Replacing the heads of the heavily armed February 17 brigade and Rafallah al-Sahati militia would, if successfully implemented, effectively strip two of the most powerful men in eastern Libya of authority they had wielded with official permission but with virtually no control from the central government in Tripoli.
In a move that follows other steps by the authorities to impose order on post-revolutionary armed groups in the wake of a fatal assault on the U.S. consulate in Benghazi on September 11, Colonel Salah Buhlaiga said two other colonels had been put in charge of the two groups.
"I led the negotiations and we have done it successfully," he told Reuters. "We have taken command of those two big militias."

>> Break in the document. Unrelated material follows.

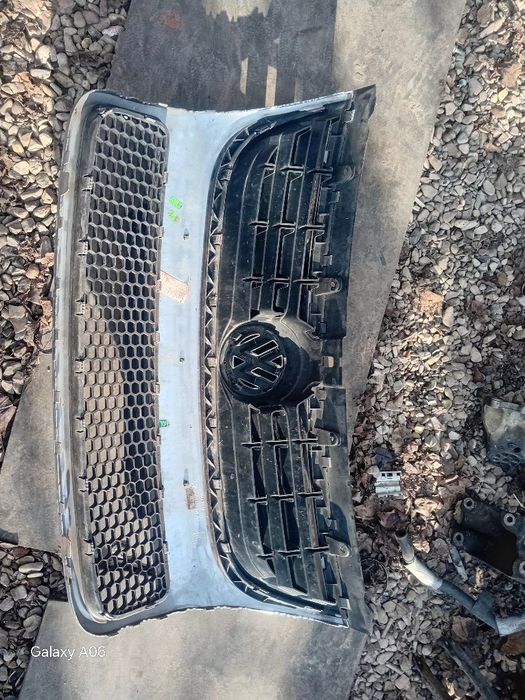Grila radiator touareg 7L 2006/2007/2008/2009/2010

The move was also confirmed by another colonel, Hamid Hanteesh, in the office of the army's chief of staff.
February 17, led until now by Fawzi Bukatif, and Rafallah al-Sahati, led by Ismail al-Sallabi, both maintain vast arsenals and jails where they hold prisoners outside of the state legal system.
Filling a security vacuum following the overthrow of Muammar Gaddafi a year ago, such groups have been allowed to operate with the consent of the authorities, but there has been a mounting public outcry for the government to place their fighters under full control of the regular army's chain of command.